Seminar
Functionally Graded Structures
Wednesday, April 15, 2009
4:00 - 5:00 PM
Room 190 Holden Auditorium
Dr. Romesh C. Batra
Department of Engineering Science and Mechanics, Virginia Tech
One way to optimally design structures of a given topology is to suitably vary material properties in them to either minimize values of the maximum principal stress, the maximum shear stress, or another critical variable such as the strain energy density. Other possibility is to optimize structure’s topology to minimize its weight. The tailored material properties can be obtained either by composing the structure from more than one material and varying their volume fractions or by changing the molecular and the chemical structure by exposing the material to ultraviolet light, appropriate heat and chemical treatments, or other means.

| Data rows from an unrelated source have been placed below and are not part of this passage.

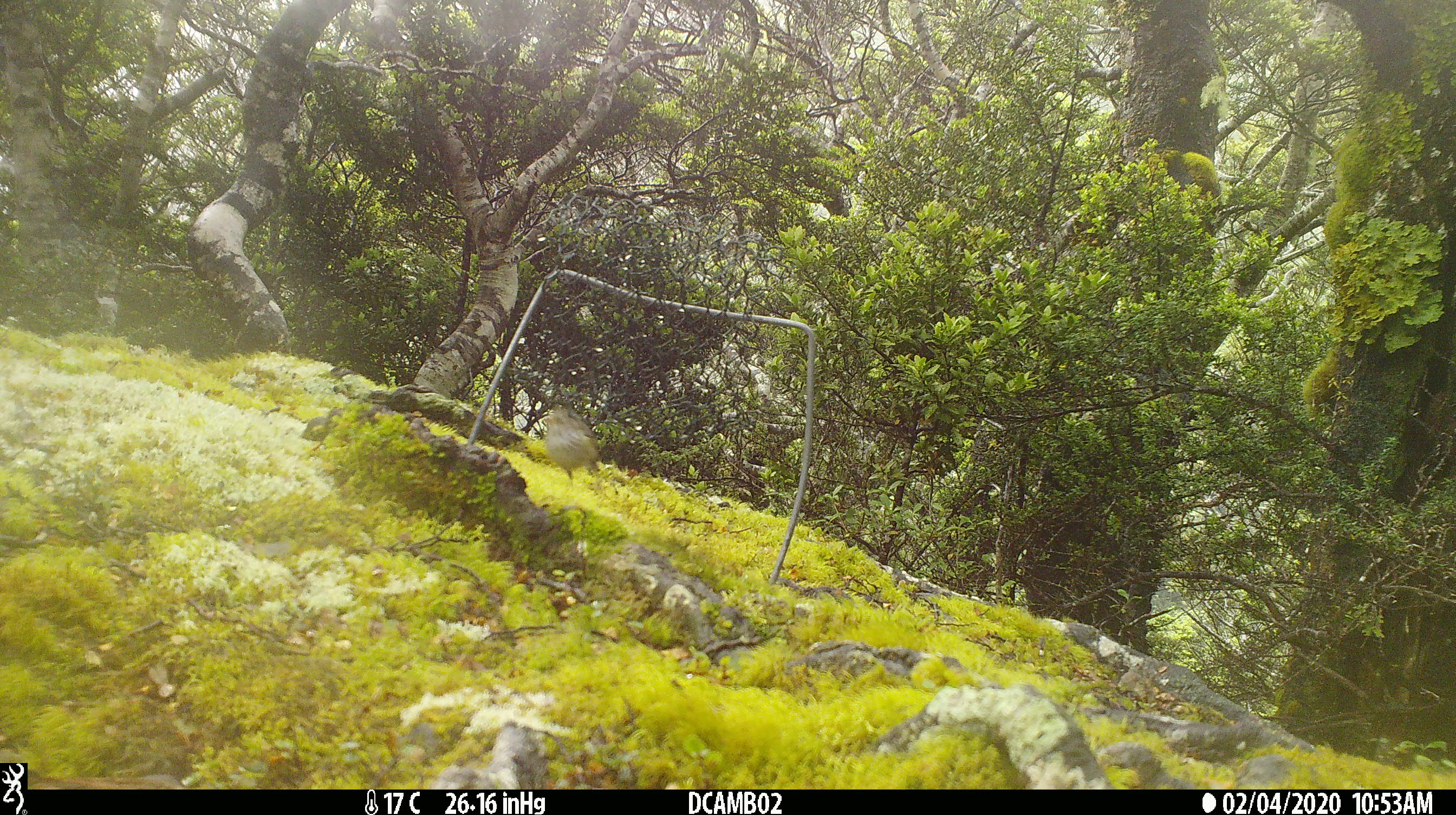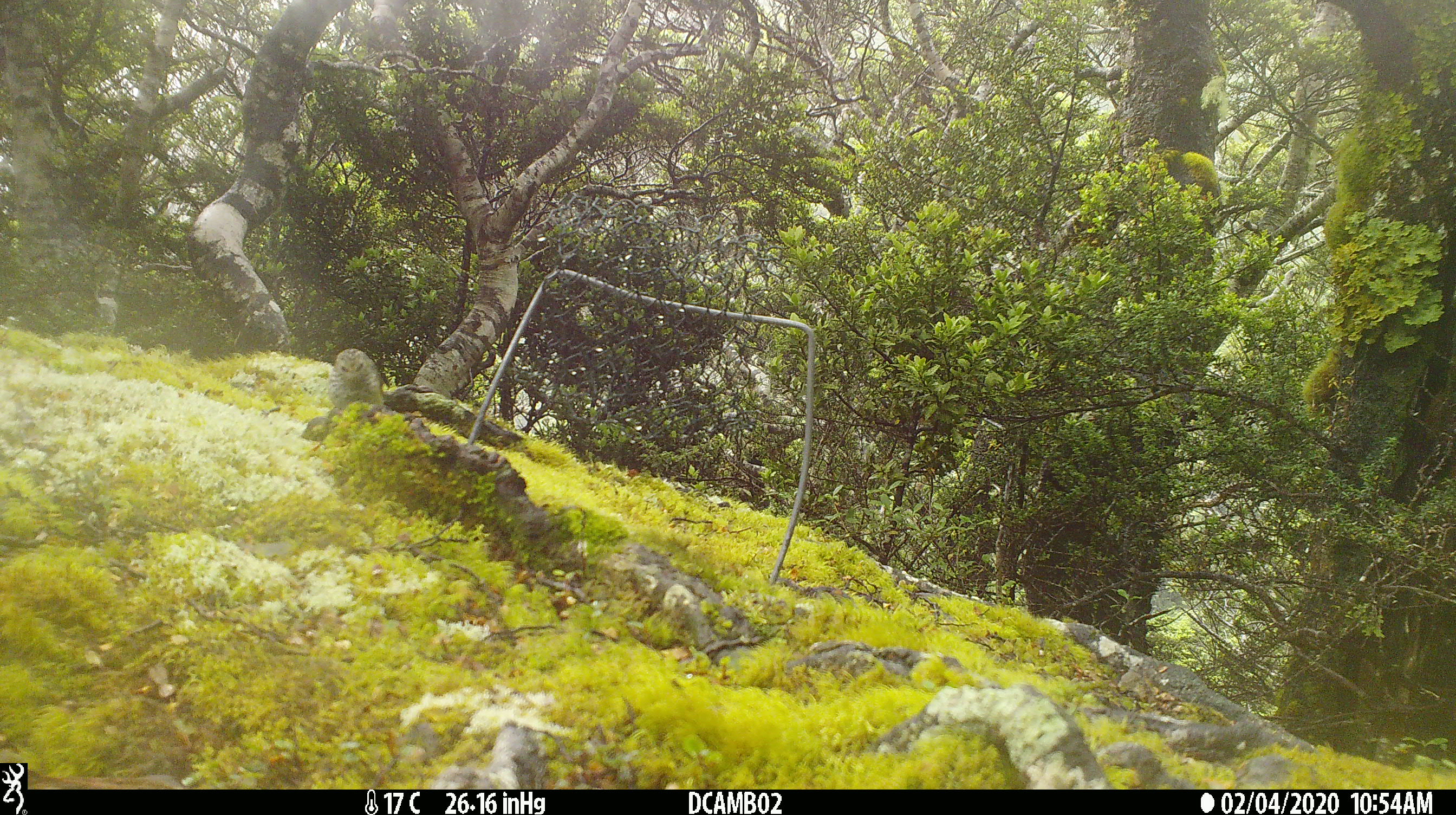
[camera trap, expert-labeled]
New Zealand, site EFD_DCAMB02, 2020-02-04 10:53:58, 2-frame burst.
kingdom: Animalia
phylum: Chordata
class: Aves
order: Passeriformes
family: Acanthisittidae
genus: Acanthisitta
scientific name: Acanthisitta chloris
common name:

Materials with continuously varying elastic moduli are usually called functionally graded (FG), and structures made of such materials are termed FG structures (FGSs). Advantages of FGSs over laminated composites include the elimination of interfaces between different constituents/layers thereby avoiding points of high stress concentration. However, FGSs fabricated by continuously varying volume fractions of reinforcing particulates in a matrix may have too many surfaces where debonding between particulates and the matrix can occur. The literature on FGSs is too large to be reviewed in one talk. An attempt will be made to summarize some of the salient results.